Een negatief daglicht
De oorlog zorgde ervoor dat kunst in een negatief daglicht kwam te staan. Aan het begin van de Eerste Wereldoorlog werd het nog gezien als een onnodige activiteit maar later veranderde dat in ongepast en immoreel. Kunstenaars bevonden zich voortaan in het rijtje van andere buitenstaanders zoals Joden, pacifisten, buitenlanders, immigranten en profiteurs. Omdat er zoveel restricties waren opgelegd door de overheid werd er niet veel meer geschilderd. “Angst en wetten zorgden voor een flinke daling van de productie en daarmee ook de inkomsten.”
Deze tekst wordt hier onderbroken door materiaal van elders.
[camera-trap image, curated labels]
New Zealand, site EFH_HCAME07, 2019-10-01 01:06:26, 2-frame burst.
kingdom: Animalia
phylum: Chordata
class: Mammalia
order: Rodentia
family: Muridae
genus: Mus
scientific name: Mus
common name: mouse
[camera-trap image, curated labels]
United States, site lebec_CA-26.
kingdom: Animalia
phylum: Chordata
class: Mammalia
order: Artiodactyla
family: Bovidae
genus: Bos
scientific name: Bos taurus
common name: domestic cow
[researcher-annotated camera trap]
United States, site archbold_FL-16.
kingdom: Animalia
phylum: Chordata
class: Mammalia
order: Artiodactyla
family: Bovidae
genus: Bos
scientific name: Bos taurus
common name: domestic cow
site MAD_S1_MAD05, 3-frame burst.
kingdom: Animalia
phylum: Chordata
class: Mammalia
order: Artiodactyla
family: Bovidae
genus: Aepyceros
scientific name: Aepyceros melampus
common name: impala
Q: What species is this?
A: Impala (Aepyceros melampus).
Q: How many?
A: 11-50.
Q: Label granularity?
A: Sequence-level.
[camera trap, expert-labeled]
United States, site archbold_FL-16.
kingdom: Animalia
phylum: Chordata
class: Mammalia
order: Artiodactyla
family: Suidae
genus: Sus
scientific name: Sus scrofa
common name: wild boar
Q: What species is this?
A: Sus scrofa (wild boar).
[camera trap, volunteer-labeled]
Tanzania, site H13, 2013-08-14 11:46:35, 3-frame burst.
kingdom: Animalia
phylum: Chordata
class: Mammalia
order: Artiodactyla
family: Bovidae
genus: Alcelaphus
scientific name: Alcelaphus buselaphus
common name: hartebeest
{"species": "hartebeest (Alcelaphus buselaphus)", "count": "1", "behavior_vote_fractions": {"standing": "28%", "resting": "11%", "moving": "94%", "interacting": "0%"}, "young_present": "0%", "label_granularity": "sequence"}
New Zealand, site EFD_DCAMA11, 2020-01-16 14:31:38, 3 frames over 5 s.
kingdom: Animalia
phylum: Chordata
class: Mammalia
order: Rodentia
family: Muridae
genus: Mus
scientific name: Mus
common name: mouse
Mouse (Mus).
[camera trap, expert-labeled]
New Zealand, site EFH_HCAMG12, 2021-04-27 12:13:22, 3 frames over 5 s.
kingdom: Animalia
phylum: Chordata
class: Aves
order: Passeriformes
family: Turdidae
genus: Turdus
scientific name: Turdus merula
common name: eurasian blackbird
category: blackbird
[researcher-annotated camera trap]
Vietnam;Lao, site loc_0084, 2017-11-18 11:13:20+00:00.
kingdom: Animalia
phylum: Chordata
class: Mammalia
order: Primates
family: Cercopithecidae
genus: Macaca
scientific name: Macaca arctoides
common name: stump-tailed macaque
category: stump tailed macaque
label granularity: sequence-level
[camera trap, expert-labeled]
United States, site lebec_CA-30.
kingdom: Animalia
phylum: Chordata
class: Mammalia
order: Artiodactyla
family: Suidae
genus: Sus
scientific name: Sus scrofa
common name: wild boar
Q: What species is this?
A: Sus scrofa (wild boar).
The Forth Bridge, Sir John Lavery, 1914. Tijdens het schilderen van dit schilderij werd Lavery opgepakt en urenlang vastgehouden op verdenking van spionage. Dit was echter niet het geval; hij had officiële toestemming. Bron: nationalgalleries.org
The Forth Bridge, Sir John Lavery, 1914. Tijdens het schilderen van dit schilderij werd Lavery opgepakt en urenlang vastgehouden op verdenking van spionage. Dit was echter niet het geval; hij had officiële toestemming. Bron: nationalgalleries.org

Hoewel de tijden zijn veranderd vindt Fox dat sommige dingen niet heel anders zijn dan in de Eerste Wereldoorlog. “Om terrorisme tegen te gaan hebben overheden het legaal gemaakt voor de politie om iedere burger die belangrijke plaatsen fotografeert of filmt aan te houden en te ondervragen,” vertelt Fox. “Het medium is anders nu maar we blijven achterdochtig wanneer het op beelden aankomt. Zo was ik laatst op het treinstation van Glasgow foto’s aan het maken van het mooie plafond. Ik werd gestopt door een politieman die mij vertelde dat dit verboden was. De paranoia rondom kunstenaars tijdens de oorlog lijkt nu misschien wat overdreven, maar zorgde er wel voor dat een grote groep mensen als buitenstaanders werd gezien. En dit soort achterdocht is er nog steeds.”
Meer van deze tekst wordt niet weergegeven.